**EXERCISE A**
In the notebook's plotting code, what does setting the y-axis to autorange="reversed" accomplish?

**DOCUMENT**
==============================

%load_ext graph_notebook.magics

Could not find a valid configuration. Do not forget to validate your settings using %graph_notebook_config.


%%graph_notebook_config
{
  "host": "fuseki",
  "port": 3030,
  "ssl": false,
  "sparql": {
    "path": "spase/sparql"
  }
}

set notebook config to:
{
  "host": "fuseki",
  "port": 3030,
  "proxy_host": "",
  "proxy_port": 8182,
  "ssl": false,
  "ssl_verify": true,
  "sparql": {
    "path": "spase/sparql"
  },
  "gremlin": {
    "traversal_source": "g",
    "username": "",
    "password": "",
    "message_serializer": "graphsonv3"
  },
  "neo4j": {
    "username": "neo4j",
    "password": "password",
    "auth": true,
    "database": null
  }
}

<graph_notebook.configuration.generate_config.Configuration at 0xffff67450c70>


%%sparql --store-to catalog_by_phenomenon_type

PREFIX space: <http://purl.org/net/schemas/space/>
PREFIX xsd: <http://www.w3.org/2001/XMLSchema#>
PREFIX owl: <http://www.w3.org/2002/07/owl#>
PREFIX rdf: <http://www.w3.org/1999/02/22-rdf-syntax-ns#>
PREFIX rdfs: <http://www.w3.org/2000/01/rdf-schema#>
PREFIX spase: <http://www.spase-group.org/data/schema/>

SELECT ?phenomenonType (COUNT(?sub) as ?count)  WHERE {
  ?sub  spase:has_phenomenon_type ?phenomenonTypeURI .
  ?phenomenonTypeURI rdfs:label ?phenomenonType .
  ?sub a spase:Catalog.
} GROUP BY ?phenomenonType ORDER BY ?count

Tab(children=(Output(layout=Layout(max_height='600px', max_width='940px', overflow='scroll')), Output(layout=L…


import plotly.graph_objects as go

# Extracting data for plotting
phenomenon_types = [entry['phenomenonType']['value'] for entry in catalog_by_phenomenon_type['results']['bindings']]
counts = [int(entry['count']['value']) for entry in catalog_by_phenomenon_type['results']['bindings']]

# Plotting
fig = go.Figure(go.Bar(
    y=phenomenon_types,
    x=counts,
    orientation='h',  # horizontal orientation
    marker_color='skyblue'
))

fig.update_layout(
    title='Catalog counts',
    xaxis_title='Count',
    yaxis_title='Phenomenon Type',
    yaxis=dict(autorange="reversed"),  # Reverse the y-axis to have the highest count at the top
    height=600,  # Set the height of the figure
    width=800,  # Set the width of the figure
    margin=dict(l=100, r=50, t=50, b=50),  # Adjust margins for better visualization
    showlegend=False  # Hide the legend
)

fig.show()


%%sparql --store-to instruments_time_line

PREFIX space: <http://purl.org/net/schemas/space/>
PREFIX xsd: <http://www.w3.org/2001/XMLSchema#>
PREFIX owl: <http://www.w3.org/2002/07/owl#>
PREFIX rdf: <http://www.w3.org/1999/02/22-rdf-syntax-ns#>
PREFIX rdfs: <http://www.w3.org/2000/01/rdf-schema#>
PREFIX spase: <http://www.spase-group.org/data/schema/>

SELECT ?instrumentName ?start_date ?stop_date  WHERE {
  ?instrument  spase:has_operating_span ?span .
  ?instrument a spase:Instrument .
  ?instrument spase:has_resource_header ?instrumentHeader .

==============================

**EXERCISE B**
Reproduce verbatim the stretch of the listing from the start through the line that contains "[269,459,287,471]".

**Dataset rows**
==============================

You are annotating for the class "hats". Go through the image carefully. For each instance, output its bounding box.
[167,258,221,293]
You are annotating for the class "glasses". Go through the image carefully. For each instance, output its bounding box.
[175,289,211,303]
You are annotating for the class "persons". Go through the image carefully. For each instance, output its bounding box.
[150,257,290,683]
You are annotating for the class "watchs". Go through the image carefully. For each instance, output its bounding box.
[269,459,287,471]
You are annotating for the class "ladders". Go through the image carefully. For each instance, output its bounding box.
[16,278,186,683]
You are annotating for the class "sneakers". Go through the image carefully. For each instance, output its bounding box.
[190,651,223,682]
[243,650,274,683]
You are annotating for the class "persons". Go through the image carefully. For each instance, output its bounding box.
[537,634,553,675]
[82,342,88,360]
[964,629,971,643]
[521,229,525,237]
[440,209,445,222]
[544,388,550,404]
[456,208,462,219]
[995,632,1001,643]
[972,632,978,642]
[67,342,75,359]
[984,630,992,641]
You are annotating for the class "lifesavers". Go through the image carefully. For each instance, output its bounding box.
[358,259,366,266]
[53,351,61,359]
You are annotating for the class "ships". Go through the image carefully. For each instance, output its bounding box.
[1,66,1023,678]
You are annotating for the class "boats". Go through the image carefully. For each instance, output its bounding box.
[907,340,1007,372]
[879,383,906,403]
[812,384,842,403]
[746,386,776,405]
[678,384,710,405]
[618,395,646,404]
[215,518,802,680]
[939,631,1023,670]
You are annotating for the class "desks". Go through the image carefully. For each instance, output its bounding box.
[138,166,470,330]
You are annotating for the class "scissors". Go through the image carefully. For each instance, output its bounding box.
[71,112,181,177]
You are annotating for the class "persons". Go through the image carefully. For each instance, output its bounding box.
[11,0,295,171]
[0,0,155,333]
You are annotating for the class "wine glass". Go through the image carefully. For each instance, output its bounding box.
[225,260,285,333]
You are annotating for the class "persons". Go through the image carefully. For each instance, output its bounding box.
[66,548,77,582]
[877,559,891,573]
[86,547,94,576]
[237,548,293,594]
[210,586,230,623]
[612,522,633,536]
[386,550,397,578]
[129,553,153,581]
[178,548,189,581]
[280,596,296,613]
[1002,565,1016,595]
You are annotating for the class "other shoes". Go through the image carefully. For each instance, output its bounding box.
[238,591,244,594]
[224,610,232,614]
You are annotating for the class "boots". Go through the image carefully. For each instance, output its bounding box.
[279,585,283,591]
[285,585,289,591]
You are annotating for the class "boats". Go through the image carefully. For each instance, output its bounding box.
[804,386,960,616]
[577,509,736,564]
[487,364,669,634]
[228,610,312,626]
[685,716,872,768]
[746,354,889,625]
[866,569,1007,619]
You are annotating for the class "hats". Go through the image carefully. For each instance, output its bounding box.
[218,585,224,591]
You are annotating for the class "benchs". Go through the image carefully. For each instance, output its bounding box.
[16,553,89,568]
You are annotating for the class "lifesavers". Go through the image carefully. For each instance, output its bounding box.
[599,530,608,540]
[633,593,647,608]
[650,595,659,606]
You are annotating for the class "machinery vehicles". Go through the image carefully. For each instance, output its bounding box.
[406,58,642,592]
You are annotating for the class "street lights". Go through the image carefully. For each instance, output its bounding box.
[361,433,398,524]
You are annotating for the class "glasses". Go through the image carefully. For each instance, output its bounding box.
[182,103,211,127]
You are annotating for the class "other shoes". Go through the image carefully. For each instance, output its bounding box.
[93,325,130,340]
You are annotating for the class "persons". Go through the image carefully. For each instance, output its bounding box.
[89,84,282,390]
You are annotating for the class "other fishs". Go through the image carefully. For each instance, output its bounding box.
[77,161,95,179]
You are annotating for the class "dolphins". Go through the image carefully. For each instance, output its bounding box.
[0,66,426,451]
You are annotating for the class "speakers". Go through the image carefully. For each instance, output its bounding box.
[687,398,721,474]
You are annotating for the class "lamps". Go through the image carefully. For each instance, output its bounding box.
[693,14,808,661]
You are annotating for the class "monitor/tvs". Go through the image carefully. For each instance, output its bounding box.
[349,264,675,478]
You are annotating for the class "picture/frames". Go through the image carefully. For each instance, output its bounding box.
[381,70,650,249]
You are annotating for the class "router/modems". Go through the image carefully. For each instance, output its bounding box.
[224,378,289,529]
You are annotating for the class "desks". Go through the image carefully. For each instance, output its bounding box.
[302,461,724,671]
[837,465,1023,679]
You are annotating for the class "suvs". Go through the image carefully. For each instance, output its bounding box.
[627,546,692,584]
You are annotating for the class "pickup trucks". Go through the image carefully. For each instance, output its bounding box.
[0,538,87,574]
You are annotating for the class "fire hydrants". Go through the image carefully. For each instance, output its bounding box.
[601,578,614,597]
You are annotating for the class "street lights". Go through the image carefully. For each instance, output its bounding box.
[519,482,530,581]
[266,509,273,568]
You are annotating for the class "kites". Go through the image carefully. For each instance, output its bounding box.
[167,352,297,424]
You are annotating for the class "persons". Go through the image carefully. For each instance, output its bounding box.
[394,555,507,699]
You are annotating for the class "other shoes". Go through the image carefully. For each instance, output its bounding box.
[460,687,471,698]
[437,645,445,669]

==============================

**FULL RESPONSE A**
It reverses the y-axis so that the phenomenon type with the highest count is placed at the top of the bar chart.

**FULL RESPONSE B**
You are annotating for the class "hats". Go through the image carefully. For each instance, output its bounding box.
[167,258,221,293]
You are annotating for the class "glasses". Go through the image carefully. For each instance, output its bounding box.
[175,289,211,303]
You are annotating for the class "persons". Go through the image carefully. For each instance, output its bounding box.
[150,257,290,683]
You are annotating for the class "watchs". Go through the image carefully. For each instance, output its bounding box.
[269,459,287,471]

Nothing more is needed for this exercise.